**Qué debes hacer:**
Retoma el texto sobre Mameluco que aparece más abajo y continúalo a partir de su última oración.

**Texto proporcionado:**
■ ■ ■ ■

El jefe de la familia es el “poronga” del pabellón. En charlas informales llegan los ofrecimientos de los proveedores. Los escucha en silencio, sin mostrar entusiasmo. Después de tantos años en el negocio, diez kilos de cocaína o 50 de marihuana, no son cuestiones de importancia. Por eso, sólo se limita a pedir un número de teléfono para que alguien de su entorno llame al contacto.
Después, a medianoche, se conecta a través del teléfono al chat tumbero con el nickname que lo hizo célebre: Mameluco.
“Ustedes saben que hacer”, ordena a su ejército, desperdigado por distintas propiedades alquiladas para desorientar a la policía, pero con la estructura de hierro que hace base en la Villa 18 de septiembre de Billinghurst, en San Martín.
Además de seguir al mando de su negocio tras las rejas, Miguel se preocupa por mejorar las instalaciones del módulo en general, y la cancha de fútbol en particular. Por eso manda a mejorar el campo de juego y paga de su bolsillo la máquina de cortar el pasto.
Las relaciones públicas de su rancho con las autoridades las maneja con holgura. Acostumbrado a lidiar con punteros políticos de poca monta, a los que los apoya económicamente en épocas de campaña a cambio de trabajar tranquilo el resto del tiempo, los oficiales de uniforme gris son piezas de ajedrez talladas por la corrupción. Al lado de los celadores, jefes de turno y directores, Mameluco parece un diplomático de larga trayectoria. La reja no resulta un problema serio.
Pero hay algo que lo mantiene en guardia, que no le permite dormir de noche ni disfrutar del día: pronto llegará la hora de enfrentar a la Justicia Federal de San Martín, que lo acusa de reincidir en el negocio que lo hizo famoso.
Por eso digita desde el pabellón que ninguno de sus soldados llame la atención de la prensa. Se preocupa en exceso por la opinión de los periodistas de canales de noticia, monitorea cada nota donde su apellido es mencionado. Los medios de comunicación se transforman, lentamente, en una de sus principales obsesiones. El resto del pabellón es testigo de su cólera hacia los especialistas en policiales que comentan crímenes relacionados a su organización. Por eso se inquieta en mantener a raya a la tropa de la Villa 18, cuyos principales distribuidores son Los Colombres: Germán “Pocho”, su hermano Gustavo “El Gordo”, y su primo Marcos, “El Mudo”. Los otros hombres de esta familia involucrados en la estructura son Gastón, “El Feo”, y el padre de Marcos, Claudio.

■ ■ ■ ■

**Líneas proporcionadas:**
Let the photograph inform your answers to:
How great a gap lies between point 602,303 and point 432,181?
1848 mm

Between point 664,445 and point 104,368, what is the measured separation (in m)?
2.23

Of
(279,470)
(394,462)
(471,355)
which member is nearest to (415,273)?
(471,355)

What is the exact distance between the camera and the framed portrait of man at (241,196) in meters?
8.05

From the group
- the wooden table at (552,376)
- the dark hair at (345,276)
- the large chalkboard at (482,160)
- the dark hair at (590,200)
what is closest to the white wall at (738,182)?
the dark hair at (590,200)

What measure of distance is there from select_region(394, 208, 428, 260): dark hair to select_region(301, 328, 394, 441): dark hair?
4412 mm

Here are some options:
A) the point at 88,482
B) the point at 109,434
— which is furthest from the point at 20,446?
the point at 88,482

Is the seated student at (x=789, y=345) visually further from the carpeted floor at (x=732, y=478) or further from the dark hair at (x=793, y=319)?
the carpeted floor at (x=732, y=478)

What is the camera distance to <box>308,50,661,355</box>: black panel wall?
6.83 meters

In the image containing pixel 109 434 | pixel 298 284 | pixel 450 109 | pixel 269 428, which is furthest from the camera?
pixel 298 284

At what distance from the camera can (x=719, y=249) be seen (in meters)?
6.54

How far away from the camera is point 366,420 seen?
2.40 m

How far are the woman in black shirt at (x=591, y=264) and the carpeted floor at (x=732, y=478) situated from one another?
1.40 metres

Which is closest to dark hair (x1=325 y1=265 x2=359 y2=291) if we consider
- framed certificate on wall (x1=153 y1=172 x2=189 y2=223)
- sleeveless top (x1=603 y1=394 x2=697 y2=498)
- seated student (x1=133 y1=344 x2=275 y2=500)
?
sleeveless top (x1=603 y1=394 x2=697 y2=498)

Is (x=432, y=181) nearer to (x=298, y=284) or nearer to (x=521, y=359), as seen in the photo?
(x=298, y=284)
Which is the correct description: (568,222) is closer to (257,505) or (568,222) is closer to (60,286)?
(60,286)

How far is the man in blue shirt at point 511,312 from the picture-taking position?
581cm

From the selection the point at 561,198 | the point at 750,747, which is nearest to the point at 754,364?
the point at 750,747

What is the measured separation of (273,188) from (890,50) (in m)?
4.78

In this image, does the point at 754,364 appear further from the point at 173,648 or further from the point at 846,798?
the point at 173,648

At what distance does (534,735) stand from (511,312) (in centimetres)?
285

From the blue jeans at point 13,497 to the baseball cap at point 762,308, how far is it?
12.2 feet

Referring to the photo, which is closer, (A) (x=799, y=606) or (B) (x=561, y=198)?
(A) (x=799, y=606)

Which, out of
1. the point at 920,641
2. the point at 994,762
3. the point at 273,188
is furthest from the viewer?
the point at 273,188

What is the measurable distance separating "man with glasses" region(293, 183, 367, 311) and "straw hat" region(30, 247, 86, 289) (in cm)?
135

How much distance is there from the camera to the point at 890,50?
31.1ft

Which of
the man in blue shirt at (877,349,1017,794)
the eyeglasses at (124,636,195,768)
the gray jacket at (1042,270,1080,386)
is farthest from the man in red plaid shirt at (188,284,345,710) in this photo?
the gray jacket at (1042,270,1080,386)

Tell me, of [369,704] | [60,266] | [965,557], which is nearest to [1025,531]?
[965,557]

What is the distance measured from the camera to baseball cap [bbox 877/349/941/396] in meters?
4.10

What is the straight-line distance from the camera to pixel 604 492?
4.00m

■ ■ ■ ■

**Tu respuesta:**
Pese a las precauciones, dos de sus hombres cometen un error: el 2 de noviembre de 2013 asesinan a Matías Salomón, de 30 años, en los pasillos de la 18. La madre de la víctima, Norma, identifica a dos personajes por sus apodos “Moco” y “Cumbia”. Se trata de dos vendedores de Mameluco. Moco es Marcelo Molina y Cumbia es Pablo Mena. Días más tarde, son detenidos Héctor “Coty” Mena, y El Mudo Colombres. Junto a ellos estaba Cumbia, que logra escapar.
El caso pasa desapercibido en los medios pero Miguel sabe que puede traerle otro dolor de cabeza. Por eso contacta a Norma, la madre de Salomón, quien le dice que se quede tranquilo, que no lo va a nombrar.
El líder, ahora preso de sus propias limitaciones, ignora que hace tiempo las conversaciones entre sus contactos son oídas por los oficiales antinarcóticos. El orden que soporta su poder comienza a desnudarse. Las revelaciones son escandalosas y acaban por involucrar a políticos, policías corruptos, y sicarios. Entre ellos surge el apellido Chiarelli, más conocido como “El Tano”. Su nombre de pila es Francisco José y es abogado de profesión. Según fuentes policiales, El Tano sería el encargado de “arreglar” con la Bonaerense para que el negocio siga en pie.
Además aparecen los nombres de Jorge Yancovich y su esposa Flavia Romero, ex candidata a concejal en San Martín por el Peronismo Federal de los hermanos Rodríguez Saá. Los policías detectan que también serían parte de los encubridores de la organización. “Yancovich –previene la fuente– recaudaba del narcomenudeo.”
La investigación no es precisa en cuanto a números, pero se estima que sólo por la venta de droga en la 18, Mameluco suma 400 mil pesos semanales netos. La plata que tiene como destino los bolsillos policiales la recibe, según los investigadores, Chiarelli. El resto del dinero es invertido, por citar algunos ejemplos, en la compra de una panificadora en 8 millones de pesos, y la adquisición en 300 mil pesos del fondo de comercio de un local de ropa en el shopping Las Toscas de Canning, manejado por la esposa de uno de sus hijos.
También se invierte en restaurantes, entre los que figura Klever’s ubicado en la avenida Olazábal 5607, en el barrio porteño de Villa Urquiza, y controlado por El Turco, uno de sus hombres de confianza.
Pero en las escuchas aparece un dato importante, que podría destrabar la investigación del crimen del abogado Horacio Augusto Ruiz, asesinado de un tiro frente a su esposa en la puerta de su casa de Villa Devoto. De acuerdo con las fuentes, habría sido ejecutado por gente de su organización. La fiscalía porteña a cargo del caso establece que el homicidio estuvo ligado al intento de robo del coche de la víctima. Pero la calle, donde vive la verdad, habla de otra cosa. Según el rumor, el abogado muerto habría estafado a Mameluco y le habría quitado una “fortuna”. Por eso habría llegado la orden de eliminarlo. Sin embargo, Noelia, la viuda, descree de esta versión y sostiene que la muerte de su marido estuvo enmarcada en una tentativa de robo. “No le debo nada a Miguel ni él me debe nada a mí”, dice la mujer.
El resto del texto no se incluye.